▶ [Source text]
Pursuant to the National Environmental Policy Act (NEPA) of 1969 (Public Law (P.L.) 91-190, 42 United States Code [U.S.C.] 4321-4347), as implemented by the Council on Environmental Quality (CEQ) procedures implementing NEPA (40 Code of Federal Regulations [CFR] Parts 1500–1508), the Department of the Navy (DON) has prepared and filed with the U.S. Environmental Protection Agency (EPA) the Final Environmental Impact Statement (EIS) to evaluate the potential human and natural environmental consequences associated with the disposal of surplus property at the former Naval Weapons Station Seal Beach Detachment Concord (NWS Concord), in the City of Concord, Contra Costa County, California, and its subsequent proposed reuse by the local community. In March 2007, DON declared approximately 5,028 acres of property (subsequently revised to 4,972 acres of property) at the former NWS Concord to be surplus to the needs of the federal government, in accordance with P.L. 101-510, the Defense Base Closure and Realignment Act of 1990, as amended in 2005 (DBCRA). On February 7, 2006, the City of Concord was designated as the Local Redevelopment Authority for redevelopment of the former NWS Concord, and the city prepared and adopted in 2012 the Concord Reuse Project Area Plan (Area Plan) to guide the proposed reuse of the surplus property. The DON released the Draft EIS on October 10, 2014, followed by a 45-day public comment period. Comments received on the Draft EIS have been incorporated/addressed in this Final EIS.

▶ [Information given]
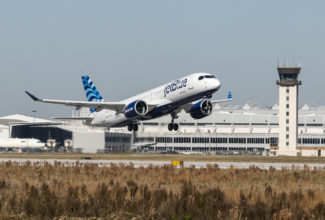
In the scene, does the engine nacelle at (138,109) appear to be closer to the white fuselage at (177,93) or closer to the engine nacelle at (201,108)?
the white fuselage at (177,93)

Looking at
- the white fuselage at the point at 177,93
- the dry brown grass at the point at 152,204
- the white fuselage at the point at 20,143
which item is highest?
the white fuselage at the point at 177,93

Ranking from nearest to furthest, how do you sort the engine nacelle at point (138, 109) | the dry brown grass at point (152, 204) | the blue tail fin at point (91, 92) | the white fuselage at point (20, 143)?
the dry brown grass at point (152, 204), the engine nacelle at point (138, 109), the blue tail fin at point (91, 92), the white fuselage at point (20, 143)

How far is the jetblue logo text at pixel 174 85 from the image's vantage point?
61.4 metres

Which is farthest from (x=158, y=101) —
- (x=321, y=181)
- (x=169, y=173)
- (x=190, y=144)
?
(x=190, y=144)

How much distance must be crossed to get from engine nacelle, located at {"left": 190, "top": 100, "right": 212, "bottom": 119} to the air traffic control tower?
97.8m

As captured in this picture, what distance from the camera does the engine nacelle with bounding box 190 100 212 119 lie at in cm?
6631

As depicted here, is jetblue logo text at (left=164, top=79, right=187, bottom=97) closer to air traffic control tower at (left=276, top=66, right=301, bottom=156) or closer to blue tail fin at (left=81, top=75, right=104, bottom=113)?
blue tail fin at (left=81, top=75, right=104, bottom=113)

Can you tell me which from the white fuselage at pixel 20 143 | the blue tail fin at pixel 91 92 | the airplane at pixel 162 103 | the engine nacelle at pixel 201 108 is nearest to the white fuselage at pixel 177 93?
the airplane at pixel 162 103

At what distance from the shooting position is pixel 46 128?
483 feet

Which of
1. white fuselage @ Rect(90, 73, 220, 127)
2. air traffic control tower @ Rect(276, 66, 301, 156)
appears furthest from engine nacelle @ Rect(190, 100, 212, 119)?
air traffic control tower @ Rect(276, 66, 301, 156)

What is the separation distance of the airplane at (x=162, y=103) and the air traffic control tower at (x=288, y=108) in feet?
302

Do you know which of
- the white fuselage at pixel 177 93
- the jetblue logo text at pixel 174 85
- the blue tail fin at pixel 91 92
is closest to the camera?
the white fuselage at pixel 177 93

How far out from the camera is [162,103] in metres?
63.2

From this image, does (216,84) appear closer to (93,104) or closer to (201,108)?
(201,108)
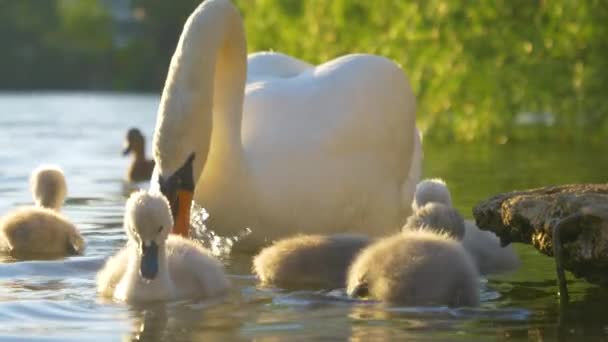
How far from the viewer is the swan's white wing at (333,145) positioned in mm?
8906

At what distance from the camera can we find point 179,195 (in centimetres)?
813

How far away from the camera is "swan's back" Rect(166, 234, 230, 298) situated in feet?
23.5

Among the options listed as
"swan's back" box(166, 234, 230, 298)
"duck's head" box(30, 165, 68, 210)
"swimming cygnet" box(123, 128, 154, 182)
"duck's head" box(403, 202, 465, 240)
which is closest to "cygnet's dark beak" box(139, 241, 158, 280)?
"swan's back" box(166, 234, 230, 298)

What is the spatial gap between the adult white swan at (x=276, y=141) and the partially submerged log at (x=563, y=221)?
1437 millimetres

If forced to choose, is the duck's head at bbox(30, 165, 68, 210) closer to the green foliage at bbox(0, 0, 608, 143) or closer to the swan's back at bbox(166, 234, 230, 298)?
the swan's back at bbox(166, 234, 230, 298)

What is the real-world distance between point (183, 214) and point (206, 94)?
2.75ft

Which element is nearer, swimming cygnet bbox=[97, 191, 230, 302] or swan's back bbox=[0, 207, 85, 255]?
swimming cygnet bbox=[97, 191, 230, 302]

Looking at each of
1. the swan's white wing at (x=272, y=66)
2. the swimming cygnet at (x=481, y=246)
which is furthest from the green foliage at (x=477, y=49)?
the swimming cygnet at (x=481, y=246)

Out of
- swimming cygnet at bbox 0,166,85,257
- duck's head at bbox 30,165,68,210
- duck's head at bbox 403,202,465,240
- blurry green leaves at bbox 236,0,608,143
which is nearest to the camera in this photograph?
duck's head at bbox 403,202,465,240

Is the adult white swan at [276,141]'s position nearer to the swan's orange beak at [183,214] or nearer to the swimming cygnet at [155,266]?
the swan's orange beak at [183,214]

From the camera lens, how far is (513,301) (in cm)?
705

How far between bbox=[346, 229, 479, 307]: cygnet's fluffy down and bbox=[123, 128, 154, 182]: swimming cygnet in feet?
29.8

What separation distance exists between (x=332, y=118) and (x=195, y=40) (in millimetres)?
900

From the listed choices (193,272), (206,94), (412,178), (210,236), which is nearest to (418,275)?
(193,272)
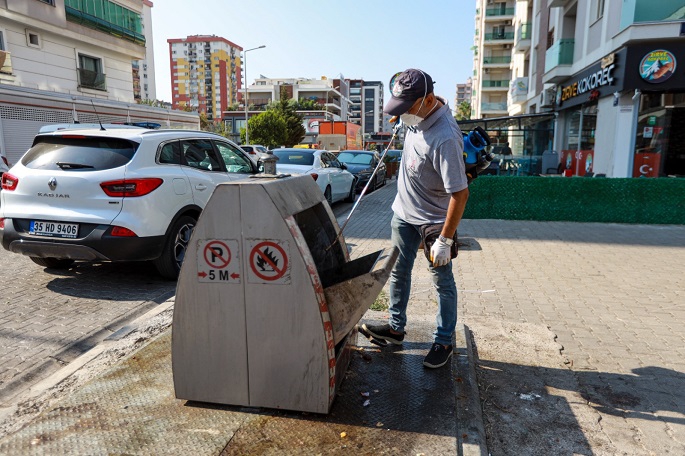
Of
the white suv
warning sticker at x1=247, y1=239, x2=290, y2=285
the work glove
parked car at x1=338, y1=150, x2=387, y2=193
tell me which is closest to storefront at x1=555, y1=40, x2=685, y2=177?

▶ [What you should do]
Could you pick up the notice on the Final EIS for the former Naval Weapons Station Concord and continue it after its last sentence? None of the data is used here.

▶ [Written response]
FOR FURTHER INFORMATION CONTACT: For more information on the NWS Concord Final EIS, visit the Navy BRAC Program Management Office (PMO) website (http://www.bracpmo.navy.mil/), or contact Director, BRAC PMO West, Attn: Concord EIS, 33000 Nixie Way, Building 50, San Diego, California, 92147, telephone: 619-524-5096, e-mail: erica.spinelli@navy.mil

SUPPLEMENTARY INFORMATION: The Final EIS was prepared in accordance with the requirements of the DBCRA; NEPA; the CEQ regulations implementing NEPA (40 CFR 1500-1508); Navy procedures for implementing NEPA (32 CFR 775); Office of the Chief of Naval Operations (OPNAV) Manual M-5090.1; and other applicable Department of Defense (DoD) and Navy policies and guidance. A Notice of Intent (NOI) to prepare the EIS was published in the Federal Register on March 14, 2013 (Federal Register, Vol. 78, No. 50/Friday, March 14, 2013/Notices) and the Notice of Availability (NOA) of the Draft EIS was published by the EPA in the Federal Register on October 10, 2014 (Federal Register, Vol. 79, No. 197/Friday, October 10, 2014/Notices). The DON is the lead agency for the proposed action, with the U.S. Army Corps of Engineers (USACE) serving as a cooperating agency for the preparation of the EIS.

The purpose of the proposed action is to dispose of surplus property at the former NWS Concord for subsequent reuse in a manner consistent with the policies adopted by the City of Concord during reuse planning that took place between 2008 and 2012. The need for the proposed action is to comply with the DBCRA and to provide the local community the opportunity for economic development and job creation.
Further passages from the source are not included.